Journal-Times (Grayson, KY)

Editorials

March 7, 2012

Beshear learns a tough truth about friends

March 7, 2012 —     Our greatest challenge in writing this editorial was in determining if “knucklehead” is written as one word or as two words or as a hyphenation.

    As you see, one word is the preferred usage and that’s OK with us.

    Today we are announcing that Mike Cooper, former Kentucky tourism commissioner, is the first winner of this year’s Knucklehead Award.

    He resigned last week before he could be fired for all or some of the following missteps in an appointed position that paid him $111,353 yearly:

• He accepted $735 in gift expenses from a state contractor despite the fact that state ethics laws limit such gifts to $25.

• He improperly used his state-issued credit card for personal business.

• He submitted undocumented expenses for trips to Las Vegas, London and Bonita Springs, Fla.

• He failed to supervise a British public relations firm which was paid $179,900 yearly – and which he helped select – to promote Kentucky tourism in Great Britain. The firm had the gall to put up a web site promoting “Roadkill Bingo”on road trips in the Bluegrass State. Those clever Brits also wrote about “Hazzard County” which doesn’t exist in Kentucky. The old TV show was based on a county in Georgia. History buffs no doubt cringed at references to the “Louis and Clark” expedition. They also moved Col. Harland Sanders’ original fried chicken location from Corbin to London.

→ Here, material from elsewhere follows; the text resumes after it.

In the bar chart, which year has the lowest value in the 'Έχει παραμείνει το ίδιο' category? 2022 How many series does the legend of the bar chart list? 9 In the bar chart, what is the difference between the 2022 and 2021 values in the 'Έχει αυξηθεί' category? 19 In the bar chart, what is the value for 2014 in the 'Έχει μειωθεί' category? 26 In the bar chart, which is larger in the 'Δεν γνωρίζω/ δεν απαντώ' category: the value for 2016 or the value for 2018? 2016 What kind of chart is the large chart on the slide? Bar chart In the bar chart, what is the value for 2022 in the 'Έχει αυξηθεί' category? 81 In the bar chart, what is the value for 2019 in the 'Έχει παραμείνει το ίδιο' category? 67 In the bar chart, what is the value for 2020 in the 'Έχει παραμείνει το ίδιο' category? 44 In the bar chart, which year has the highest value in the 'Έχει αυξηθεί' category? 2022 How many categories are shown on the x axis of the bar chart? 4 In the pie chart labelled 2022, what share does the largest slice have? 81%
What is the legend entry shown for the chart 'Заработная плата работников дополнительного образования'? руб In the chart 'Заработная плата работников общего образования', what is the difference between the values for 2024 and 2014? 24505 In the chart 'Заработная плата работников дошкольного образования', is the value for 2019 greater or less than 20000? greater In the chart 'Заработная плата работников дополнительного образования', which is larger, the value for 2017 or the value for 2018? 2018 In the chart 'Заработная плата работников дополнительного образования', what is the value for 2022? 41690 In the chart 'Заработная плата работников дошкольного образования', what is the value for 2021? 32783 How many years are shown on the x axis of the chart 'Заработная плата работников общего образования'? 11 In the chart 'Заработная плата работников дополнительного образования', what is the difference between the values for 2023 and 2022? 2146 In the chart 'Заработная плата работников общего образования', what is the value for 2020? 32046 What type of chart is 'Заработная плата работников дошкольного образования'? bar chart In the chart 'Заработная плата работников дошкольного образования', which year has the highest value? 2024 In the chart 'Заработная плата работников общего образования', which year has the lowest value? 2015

    The Kentucky Tourism, Arts and Heritage Cabinet recently demanded that the web site be taken down. Then they canceled the firm’s contract. But they already have been paid $647,769 to sell Kentucky to British travelers.

    It was reported that the derogatory information about our state was available to the world to see for at least two months and perhaps as long as two years.

    Why was Cooper or someone else in the Cabinet not monitoring that web site?  He liked the firm so much he had even promised to increase their fee.

    In our view, this is simply another case of a political operative helping elect a governor and then being rewarded with a cushy state job.

    To be fair, we note that Cooper is not the first political appointee to embarrass his or her boss.

    Nor is Steve Beshear the first governor to misjudge the character of someone he appointed to an important position.

    However, we are disappointed that no one in authority was observant enough to fire this guy before his state government career died of self-inflicted wounds.

    Perhaps the Beshear folks have never heard the age-old expression:

    “Lord protect me from my friends.”